Gannett announced the decision in separate online announcements on each of its respective Wicked Local website, saying they would continue in online form only.
Ironically the announcements are behind paywalls (and, at least yesterday, not in the printed Newton Tab) so print-only readers may never know what happened.
1000 miles west of Massachusetts is another plan in action.
Gannett has taken the trend of outsourced print production to new lengths, announcing Monday that the Milwaukee Journal Sentinel and its 10 other Wisconsin dailies will be printed at the Peoria Journal Star beginning in May.
Peoria is 220 miles and three-and-a-half hours from Milwaukee.

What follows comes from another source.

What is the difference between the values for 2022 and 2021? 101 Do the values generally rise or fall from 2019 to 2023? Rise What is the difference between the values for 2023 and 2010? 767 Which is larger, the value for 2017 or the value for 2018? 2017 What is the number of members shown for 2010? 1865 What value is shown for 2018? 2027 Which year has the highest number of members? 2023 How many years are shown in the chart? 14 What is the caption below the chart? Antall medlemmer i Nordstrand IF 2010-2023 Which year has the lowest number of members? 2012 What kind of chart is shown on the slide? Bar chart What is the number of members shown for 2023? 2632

Other papers in the Wisconsin group, including the Green Bay Press-Gazette, are even further north.
The move will result in the shuttering of the Journal Sentinel’s printing plant and the loss of 180 jobs.
The change will also push back deadlines, eliminating next-day coverage of night or early evening sports — no small thing in Milwaukee where the Bucks are NBA champions, the Packers are perennial contenders and the Brewers are having a run of good seasons.
“As our business becomes increasingly digital…”
But Gannett is having problems there too, as targeted ads placed with the company are not appearing where they should or are appearing next to stories the advertisers don’t want to be associated with.
As the publisher of USA TODAY and hundreds of local media sites across 46 states, Gannett Co., Inc. (NYSE: GCI) has a compelling proposition for advertisers — broad reach, big audiences and the ability to reach both general and targeted consumers. However, that value proposition and trust in the news organization was shaken this week when The Wall Street Journal’s Patience Haggin reported that Gannett had misinformed clients of its ad exchanges during a nine-month period.
They confirmed that the digital ads placed with Gannett’s ad auction system, including for its flagship USA TODAY Network, weren’t always appearing where and under the express conditions the advertiser had been promised based on their bid-request data.